Some experts feared that the recent bank collapses would make the economy too frail to withstand the rate hike, which are aimed at lowering inflation at a cost to economic growth.
“The [Federal Reserve] should pause on Wednesday,” Bill Ackman, CEO of Pershing Square, wrote on Twitter ahead of the news. “We have had a number of major shocks to the system. Three US bank closures in a week wiping out equity and bond holders. The demise of Credit Suisse and the zeroing of its junior bondholders.”
Because of the recent economic scares, others called for an actual decrease in interest rates. The Federal Reserve seemed to acknowledge those concerns in its announcement.

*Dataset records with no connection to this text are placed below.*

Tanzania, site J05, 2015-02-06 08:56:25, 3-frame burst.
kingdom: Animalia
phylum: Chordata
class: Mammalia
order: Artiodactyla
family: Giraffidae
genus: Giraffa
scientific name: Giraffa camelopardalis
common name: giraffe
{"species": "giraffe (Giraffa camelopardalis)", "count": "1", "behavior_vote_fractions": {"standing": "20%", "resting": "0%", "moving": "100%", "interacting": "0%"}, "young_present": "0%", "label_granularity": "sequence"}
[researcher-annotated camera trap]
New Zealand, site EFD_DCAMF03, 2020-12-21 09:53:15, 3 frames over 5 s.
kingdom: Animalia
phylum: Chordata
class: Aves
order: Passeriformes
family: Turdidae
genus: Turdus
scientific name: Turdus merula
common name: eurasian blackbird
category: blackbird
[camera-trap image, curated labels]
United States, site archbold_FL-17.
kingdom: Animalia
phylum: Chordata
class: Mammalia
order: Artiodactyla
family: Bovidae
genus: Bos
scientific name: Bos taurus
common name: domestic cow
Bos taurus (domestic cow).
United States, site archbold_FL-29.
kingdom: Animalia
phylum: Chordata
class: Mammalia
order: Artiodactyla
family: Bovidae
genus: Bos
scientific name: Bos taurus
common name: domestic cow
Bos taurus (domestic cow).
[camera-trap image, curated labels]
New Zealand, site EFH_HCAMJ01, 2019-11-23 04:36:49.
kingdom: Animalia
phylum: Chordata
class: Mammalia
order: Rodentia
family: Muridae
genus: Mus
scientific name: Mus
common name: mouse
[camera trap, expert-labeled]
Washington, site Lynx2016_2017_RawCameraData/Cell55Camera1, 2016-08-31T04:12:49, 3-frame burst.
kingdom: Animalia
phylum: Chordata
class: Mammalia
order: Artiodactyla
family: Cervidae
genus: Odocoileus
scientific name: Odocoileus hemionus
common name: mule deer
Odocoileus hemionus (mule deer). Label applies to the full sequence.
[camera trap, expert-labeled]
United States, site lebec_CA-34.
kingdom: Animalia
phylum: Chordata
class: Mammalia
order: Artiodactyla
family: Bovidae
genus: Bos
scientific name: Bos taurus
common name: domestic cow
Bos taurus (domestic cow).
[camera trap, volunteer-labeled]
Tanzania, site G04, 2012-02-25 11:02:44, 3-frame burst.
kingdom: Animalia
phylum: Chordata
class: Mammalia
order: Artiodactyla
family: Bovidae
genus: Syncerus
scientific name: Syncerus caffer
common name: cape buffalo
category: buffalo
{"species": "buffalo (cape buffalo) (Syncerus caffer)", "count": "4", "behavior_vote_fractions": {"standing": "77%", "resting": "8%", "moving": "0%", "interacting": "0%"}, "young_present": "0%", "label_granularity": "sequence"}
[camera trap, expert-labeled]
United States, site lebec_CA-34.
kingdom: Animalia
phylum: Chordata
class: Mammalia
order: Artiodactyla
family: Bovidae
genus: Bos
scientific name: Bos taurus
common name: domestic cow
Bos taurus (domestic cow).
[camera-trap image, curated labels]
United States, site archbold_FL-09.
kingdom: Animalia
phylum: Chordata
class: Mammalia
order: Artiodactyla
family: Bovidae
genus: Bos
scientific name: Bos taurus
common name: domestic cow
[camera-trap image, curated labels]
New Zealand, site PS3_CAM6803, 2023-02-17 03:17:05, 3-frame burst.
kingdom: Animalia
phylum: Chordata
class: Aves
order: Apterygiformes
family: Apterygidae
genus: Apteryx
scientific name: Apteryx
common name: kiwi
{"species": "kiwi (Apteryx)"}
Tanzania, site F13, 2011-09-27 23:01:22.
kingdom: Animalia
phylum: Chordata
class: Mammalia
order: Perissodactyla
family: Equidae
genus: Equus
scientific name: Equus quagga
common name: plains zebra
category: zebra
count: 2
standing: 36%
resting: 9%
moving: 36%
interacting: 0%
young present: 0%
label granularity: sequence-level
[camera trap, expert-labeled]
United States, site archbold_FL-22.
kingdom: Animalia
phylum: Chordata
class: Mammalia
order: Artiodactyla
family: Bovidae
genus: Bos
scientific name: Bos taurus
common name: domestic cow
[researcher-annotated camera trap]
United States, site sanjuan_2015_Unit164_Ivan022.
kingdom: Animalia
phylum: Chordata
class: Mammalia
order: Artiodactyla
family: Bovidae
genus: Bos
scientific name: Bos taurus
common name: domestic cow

“In assessing the appropriate stance of monetary policy, the committee will continue to monitor the implications of incoming information for the economic outlook,” the group said. “The committee would be prepared to adjust the stance of monetary policy as appropriate if risks emerge that could impede the attainment of the committee’s goals. The committee’s assessments will take into account a wide range of information, including readings on labor market conditions, inflation pressures and inflation expectations, and financial and international developments.”